Mea culpa préliminaire. Vu la teneur de mon propos, on m’objectera sensément d’être inconséquent de publier sur internet. Je n’ignore pas cette cuisante contradiction mais, sauf à ne pas publier du tout, ne sais à ce jour comment la résoudre.
Confinement. Insupportable euphémisme dissimulant l’assignation à résidence de populations dociles, transformant les États en administrations pénitentiaires globales. Ce coronavirus est le faux désastre qui banalise celui, autrement plus effroyable, de l’arsenal médico-policier garant du contrôle et de la gestion de milliard de personnes captives. La plus grande démonstration totalitaire à l’échelle mondiale de ce 21ème siècle naissant. Partout les comportements sociaux sont recodés par toute une batterie d’injonctions hygiénistes normatives. D’inédites contraintes sociales disciplinent les corps, cérémonieusement appliquées par les citoyens actifs de leur auto-flicage par attestation de déplacement dérogatoire et assidus à la délation volontaire. J’entends souvent les psalmodies éhontées des imbéciles répétant leur confortable accommodement à l’enfermement domiciliaire. Ce qu’ils réalisent avec soulagement m’horripile profondément. Je ne crois pas exagéré de dire qu’une large partie des grégaires étaient déjà confinés bien avant l’épidémie. L’État d’urgence sanitaire, État d’exception à l’autorité hypertrophié, n’a fait que révéler tout en accélérant significativement, la numérisation des existences des cyber-citoyens. A la télé-surveillance, télé-conférence, télé-vision, télé-achat, télé-travail … s’ajoutent désormais le télé-procès, la télé-consultation ou la télé-scolarité. Essor inéluctable de la domestication digitale. Désincarnation aggravée des êtres humains mus en ectoplasmes dûment connectés. Des vies vides ritualisées par la virtualité. Désireux d’éprouver par mon corps, mes sens, une réalité exonérée de l’enfer numérique je pourrais allègrement me gausser de la métamorphose de tant de gens en nœuds informatiques. Hélas, je ne peux pas. Leur virtualité tue tangiblement ma réalité et celles d’une infinité d’êtres qui persistent, malgré tout, à survivre sur la terre.

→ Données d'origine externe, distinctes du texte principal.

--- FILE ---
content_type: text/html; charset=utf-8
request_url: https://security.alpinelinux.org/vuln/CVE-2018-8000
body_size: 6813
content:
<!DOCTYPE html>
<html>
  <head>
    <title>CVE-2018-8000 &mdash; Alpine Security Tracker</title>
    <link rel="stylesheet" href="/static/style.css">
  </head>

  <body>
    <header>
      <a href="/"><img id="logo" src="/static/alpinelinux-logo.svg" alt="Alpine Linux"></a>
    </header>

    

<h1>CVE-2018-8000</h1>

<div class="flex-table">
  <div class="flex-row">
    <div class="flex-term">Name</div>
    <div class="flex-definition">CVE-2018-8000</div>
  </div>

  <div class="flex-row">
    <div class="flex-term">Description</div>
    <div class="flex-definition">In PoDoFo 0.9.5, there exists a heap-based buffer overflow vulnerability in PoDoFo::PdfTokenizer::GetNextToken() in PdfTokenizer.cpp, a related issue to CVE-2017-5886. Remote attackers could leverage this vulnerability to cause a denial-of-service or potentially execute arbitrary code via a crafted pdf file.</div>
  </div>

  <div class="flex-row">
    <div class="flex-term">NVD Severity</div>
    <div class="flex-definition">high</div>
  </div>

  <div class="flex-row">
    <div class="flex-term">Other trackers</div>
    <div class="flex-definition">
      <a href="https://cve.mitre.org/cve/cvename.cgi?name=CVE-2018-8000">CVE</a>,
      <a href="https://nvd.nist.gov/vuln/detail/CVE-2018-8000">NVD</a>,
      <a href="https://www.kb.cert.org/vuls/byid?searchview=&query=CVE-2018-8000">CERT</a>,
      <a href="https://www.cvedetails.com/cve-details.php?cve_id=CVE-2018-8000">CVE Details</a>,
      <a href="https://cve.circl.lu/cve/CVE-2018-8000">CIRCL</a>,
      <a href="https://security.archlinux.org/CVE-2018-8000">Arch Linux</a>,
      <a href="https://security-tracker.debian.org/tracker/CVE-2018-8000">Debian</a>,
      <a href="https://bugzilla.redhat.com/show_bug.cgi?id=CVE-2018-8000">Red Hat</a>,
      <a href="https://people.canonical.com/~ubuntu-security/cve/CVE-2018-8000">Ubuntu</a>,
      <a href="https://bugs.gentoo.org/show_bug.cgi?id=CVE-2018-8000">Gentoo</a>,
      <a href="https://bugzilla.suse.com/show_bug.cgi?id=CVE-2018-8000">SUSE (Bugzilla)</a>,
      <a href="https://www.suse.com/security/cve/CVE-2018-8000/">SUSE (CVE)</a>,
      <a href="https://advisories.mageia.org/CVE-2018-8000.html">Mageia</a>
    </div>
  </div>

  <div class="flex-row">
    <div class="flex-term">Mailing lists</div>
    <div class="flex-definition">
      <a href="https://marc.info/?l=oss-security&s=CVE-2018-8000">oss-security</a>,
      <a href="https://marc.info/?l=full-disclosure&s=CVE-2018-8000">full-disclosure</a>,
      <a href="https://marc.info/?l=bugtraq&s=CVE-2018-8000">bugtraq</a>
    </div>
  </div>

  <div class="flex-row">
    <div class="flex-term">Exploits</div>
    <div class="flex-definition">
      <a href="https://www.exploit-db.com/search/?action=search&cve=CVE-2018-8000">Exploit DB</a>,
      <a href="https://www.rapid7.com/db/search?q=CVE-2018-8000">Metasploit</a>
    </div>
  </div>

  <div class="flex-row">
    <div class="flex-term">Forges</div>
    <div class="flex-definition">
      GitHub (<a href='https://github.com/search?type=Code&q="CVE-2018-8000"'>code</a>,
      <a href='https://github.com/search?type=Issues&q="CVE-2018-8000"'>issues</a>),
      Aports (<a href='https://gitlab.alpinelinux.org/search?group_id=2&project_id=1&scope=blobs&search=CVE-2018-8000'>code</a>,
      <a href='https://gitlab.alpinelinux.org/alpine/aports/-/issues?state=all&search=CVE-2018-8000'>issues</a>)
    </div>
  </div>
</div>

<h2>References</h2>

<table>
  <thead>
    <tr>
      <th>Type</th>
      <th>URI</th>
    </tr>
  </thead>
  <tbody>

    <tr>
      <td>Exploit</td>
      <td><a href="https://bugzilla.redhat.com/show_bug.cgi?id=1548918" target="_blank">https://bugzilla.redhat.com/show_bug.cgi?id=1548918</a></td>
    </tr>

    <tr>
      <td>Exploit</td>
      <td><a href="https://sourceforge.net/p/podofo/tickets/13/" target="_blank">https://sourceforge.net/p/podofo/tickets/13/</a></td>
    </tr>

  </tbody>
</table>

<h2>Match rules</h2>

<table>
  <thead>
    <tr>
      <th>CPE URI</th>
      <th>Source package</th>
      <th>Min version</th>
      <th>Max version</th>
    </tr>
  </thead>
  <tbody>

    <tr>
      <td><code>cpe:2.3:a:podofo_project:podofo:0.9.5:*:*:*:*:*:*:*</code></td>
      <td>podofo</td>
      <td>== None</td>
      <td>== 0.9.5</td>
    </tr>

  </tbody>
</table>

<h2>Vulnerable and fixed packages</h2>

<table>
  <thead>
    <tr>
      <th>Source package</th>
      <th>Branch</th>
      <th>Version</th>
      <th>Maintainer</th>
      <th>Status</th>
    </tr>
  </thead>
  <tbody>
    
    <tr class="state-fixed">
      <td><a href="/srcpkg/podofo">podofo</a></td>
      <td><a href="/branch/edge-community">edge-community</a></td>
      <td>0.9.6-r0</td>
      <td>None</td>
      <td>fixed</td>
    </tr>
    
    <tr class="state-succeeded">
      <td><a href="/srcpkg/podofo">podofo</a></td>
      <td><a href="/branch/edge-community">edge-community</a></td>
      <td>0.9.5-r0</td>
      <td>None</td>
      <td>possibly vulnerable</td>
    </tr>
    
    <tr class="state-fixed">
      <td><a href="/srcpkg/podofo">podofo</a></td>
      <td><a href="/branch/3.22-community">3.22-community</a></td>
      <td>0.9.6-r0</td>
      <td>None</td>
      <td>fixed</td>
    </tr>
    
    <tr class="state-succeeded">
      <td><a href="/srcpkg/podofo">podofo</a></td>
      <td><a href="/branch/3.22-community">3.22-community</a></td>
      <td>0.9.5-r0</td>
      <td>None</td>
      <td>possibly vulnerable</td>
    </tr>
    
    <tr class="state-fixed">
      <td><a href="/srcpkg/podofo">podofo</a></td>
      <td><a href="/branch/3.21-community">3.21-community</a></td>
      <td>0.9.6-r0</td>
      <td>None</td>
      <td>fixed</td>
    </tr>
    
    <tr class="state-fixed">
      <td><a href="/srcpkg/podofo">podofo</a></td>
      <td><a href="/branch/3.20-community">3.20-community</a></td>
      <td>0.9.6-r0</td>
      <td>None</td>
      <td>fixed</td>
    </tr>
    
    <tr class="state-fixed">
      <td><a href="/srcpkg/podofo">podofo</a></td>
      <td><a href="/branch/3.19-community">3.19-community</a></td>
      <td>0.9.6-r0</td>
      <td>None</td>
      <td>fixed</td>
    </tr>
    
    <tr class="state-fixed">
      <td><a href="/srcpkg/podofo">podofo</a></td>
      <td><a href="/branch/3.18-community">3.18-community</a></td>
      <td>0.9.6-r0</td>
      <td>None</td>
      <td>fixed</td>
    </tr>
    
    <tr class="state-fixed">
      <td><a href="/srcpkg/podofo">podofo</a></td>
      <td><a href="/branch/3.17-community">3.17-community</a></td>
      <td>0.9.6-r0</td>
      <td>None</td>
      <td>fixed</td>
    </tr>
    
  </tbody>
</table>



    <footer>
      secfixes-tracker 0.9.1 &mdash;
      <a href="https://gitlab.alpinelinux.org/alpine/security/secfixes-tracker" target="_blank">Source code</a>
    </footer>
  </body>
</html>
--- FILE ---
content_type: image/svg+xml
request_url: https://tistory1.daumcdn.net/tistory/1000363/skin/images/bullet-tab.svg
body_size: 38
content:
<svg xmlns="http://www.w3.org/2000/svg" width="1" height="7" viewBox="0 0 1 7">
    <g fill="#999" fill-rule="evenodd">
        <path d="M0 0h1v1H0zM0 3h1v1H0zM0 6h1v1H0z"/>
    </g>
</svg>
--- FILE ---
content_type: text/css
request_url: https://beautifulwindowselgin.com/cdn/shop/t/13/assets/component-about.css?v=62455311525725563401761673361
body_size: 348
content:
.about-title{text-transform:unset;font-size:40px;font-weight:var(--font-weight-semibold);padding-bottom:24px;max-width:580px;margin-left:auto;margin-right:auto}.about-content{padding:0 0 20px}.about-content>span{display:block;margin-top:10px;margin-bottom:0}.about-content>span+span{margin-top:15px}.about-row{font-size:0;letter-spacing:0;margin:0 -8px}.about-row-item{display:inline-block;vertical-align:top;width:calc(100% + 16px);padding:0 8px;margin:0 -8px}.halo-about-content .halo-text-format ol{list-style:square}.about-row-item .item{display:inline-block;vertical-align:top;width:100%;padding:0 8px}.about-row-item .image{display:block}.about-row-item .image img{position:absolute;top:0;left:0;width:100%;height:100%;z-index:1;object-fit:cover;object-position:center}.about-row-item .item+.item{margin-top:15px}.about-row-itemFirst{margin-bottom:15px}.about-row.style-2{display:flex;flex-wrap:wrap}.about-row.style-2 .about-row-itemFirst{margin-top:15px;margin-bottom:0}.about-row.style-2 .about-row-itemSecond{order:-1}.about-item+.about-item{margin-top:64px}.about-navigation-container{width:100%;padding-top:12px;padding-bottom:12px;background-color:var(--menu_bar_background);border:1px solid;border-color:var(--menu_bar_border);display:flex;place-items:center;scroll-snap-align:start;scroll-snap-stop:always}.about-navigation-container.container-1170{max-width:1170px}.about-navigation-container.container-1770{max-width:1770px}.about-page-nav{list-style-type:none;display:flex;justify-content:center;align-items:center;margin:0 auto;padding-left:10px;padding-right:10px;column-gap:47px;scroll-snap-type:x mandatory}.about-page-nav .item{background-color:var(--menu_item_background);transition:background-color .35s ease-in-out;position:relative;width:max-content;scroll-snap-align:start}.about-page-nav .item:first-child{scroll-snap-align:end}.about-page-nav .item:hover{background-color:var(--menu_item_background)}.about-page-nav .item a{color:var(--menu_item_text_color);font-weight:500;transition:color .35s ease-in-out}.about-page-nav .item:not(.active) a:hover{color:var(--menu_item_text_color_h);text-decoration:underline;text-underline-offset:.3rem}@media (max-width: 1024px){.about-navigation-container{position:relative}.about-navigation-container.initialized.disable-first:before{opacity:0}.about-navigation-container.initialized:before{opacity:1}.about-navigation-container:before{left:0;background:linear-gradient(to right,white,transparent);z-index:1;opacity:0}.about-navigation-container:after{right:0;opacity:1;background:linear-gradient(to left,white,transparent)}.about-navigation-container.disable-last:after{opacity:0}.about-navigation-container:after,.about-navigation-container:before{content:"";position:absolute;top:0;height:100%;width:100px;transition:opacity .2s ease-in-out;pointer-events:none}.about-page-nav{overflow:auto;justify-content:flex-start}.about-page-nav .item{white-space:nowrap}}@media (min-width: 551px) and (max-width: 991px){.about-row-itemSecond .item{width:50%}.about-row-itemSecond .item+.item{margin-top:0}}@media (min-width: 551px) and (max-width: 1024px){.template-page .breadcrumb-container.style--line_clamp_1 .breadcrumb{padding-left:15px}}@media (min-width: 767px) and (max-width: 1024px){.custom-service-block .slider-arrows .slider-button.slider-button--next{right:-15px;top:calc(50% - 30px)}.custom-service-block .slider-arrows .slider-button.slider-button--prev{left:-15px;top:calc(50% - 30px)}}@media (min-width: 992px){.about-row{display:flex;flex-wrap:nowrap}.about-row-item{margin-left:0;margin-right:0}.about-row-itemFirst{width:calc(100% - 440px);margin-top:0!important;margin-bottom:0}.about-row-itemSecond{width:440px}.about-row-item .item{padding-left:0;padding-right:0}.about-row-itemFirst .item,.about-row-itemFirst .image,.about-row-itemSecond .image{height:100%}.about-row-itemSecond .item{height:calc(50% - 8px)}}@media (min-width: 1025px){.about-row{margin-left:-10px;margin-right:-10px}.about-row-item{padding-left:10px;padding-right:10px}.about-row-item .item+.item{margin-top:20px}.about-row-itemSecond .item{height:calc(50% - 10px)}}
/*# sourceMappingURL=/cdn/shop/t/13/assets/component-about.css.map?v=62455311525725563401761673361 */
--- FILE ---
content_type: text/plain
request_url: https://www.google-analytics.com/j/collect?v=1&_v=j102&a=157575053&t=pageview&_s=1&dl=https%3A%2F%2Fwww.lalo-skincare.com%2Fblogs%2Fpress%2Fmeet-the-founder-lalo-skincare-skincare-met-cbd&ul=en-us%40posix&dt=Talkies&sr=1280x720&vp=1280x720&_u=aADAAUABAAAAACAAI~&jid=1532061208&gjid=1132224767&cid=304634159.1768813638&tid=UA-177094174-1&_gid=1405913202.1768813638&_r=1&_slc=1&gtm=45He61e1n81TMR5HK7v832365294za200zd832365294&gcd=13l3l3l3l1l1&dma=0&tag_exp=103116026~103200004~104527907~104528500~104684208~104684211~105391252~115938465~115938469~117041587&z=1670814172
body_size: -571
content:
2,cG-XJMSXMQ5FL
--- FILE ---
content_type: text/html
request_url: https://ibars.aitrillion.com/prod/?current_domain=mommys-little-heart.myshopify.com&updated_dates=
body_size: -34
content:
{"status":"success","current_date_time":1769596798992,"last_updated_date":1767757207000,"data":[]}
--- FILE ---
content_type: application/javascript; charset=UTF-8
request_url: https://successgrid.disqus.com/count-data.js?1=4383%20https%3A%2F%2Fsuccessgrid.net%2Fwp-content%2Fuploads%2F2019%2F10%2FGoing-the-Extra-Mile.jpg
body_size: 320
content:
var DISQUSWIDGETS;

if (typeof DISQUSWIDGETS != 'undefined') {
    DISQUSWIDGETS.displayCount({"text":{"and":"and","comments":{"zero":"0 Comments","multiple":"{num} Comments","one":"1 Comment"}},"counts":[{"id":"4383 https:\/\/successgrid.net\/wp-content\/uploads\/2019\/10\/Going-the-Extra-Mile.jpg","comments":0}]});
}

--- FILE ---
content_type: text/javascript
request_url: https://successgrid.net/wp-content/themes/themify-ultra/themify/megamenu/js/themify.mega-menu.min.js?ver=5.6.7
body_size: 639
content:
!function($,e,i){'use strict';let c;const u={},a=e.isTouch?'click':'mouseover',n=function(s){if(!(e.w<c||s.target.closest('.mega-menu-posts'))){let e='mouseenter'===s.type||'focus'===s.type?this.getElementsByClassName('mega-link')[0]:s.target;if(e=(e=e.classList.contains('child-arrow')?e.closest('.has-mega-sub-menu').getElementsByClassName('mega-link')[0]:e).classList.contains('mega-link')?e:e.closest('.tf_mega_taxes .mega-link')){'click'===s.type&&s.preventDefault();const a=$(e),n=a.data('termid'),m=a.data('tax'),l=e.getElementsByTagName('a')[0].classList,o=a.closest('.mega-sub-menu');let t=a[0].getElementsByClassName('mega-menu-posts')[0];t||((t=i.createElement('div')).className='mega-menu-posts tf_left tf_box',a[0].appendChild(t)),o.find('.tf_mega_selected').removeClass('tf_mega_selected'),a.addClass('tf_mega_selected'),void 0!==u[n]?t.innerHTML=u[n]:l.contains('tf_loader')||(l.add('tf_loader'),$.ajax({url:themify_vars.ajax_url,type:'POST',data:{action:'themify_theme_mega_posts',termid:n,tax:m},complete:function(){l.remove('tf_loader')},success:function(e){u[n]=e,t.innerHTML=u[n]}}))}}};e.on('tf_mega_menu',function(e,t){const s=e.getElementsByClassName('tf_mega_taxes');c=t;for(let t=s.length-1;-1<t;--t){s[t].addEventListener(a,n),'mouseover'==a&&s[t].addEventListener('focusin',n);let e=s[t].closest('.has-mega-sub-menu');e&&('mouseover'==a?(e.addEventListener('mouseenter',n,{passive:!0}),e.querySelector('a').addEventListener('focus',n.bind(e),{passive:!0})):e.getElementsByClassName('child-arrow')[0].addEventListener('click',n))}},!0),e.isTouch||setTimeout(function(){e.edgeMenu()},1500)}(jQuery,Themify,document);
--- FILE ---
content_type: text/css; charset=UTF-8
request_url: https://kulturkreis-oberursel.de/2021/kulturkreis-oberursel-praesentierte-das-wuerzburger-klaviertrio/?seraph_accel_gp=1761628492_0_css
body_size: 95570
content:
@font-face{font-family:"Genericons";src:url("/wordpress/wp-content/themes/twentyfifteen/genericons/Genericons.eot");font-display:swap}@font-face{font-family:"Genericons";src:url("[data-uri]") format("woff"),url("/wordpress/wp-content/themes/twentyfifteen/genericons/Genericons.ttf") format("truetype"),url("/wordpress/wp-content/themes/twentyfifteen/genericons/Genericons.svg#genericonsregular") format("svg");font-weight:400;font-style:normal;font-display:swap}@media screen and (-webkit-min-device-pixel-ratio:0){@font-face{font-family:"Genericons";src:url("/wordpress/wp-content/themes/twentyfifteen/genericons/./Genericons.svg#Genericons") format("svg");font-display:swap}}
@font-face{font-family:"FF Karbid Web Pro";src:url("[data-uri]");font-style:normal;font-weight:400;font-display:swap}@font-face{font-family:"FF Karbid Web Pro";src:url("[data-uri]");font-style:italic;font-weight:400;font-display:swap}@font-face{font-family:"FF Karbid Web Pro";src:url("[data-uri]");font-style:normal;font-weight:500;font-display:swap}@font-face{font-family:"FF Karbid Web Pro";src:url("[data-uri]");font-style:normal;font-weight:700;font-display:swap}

Une semaine avant la fin du confinement décrété par les gouvernants, j’ai donc décidé d’attaquer le pylône de télécommunication de Chantemerle dans le Vercors.
En voici la narration allitérative. Bruissement dans les bras des buis de mon belvédère. En bas, dans les bourgs et bourgades, les boites à bruits balancent en boucle les boniments de bienveillants bureaucrates. Bénévolement barricadé dans son bercail, le bétail barbote dans ses branchements. Bigot bêtement berné par ses bergers en blouse blanche. Le but de mon baroud ? Bouleverser brièvement le battage en bousillant un des bunkers de Big Data Brother. Bouffée de bravoure face au bloc de béton bâti au bout d’un bois balafré de bitume. Je brave les barbelé de la barrière, bouteilles et briquet boutent le feu à la base. Je bondis dans ma barque derrière un buisson de bruyère, braque à bâbord, la boussole en bandoulière. Une brise bientôt me blottit dans une bande de brouillard, j’en bois en grand bol et me barre. En bas, dans les bourgs et bourgades les boites à bruit buguent et le bétail braille.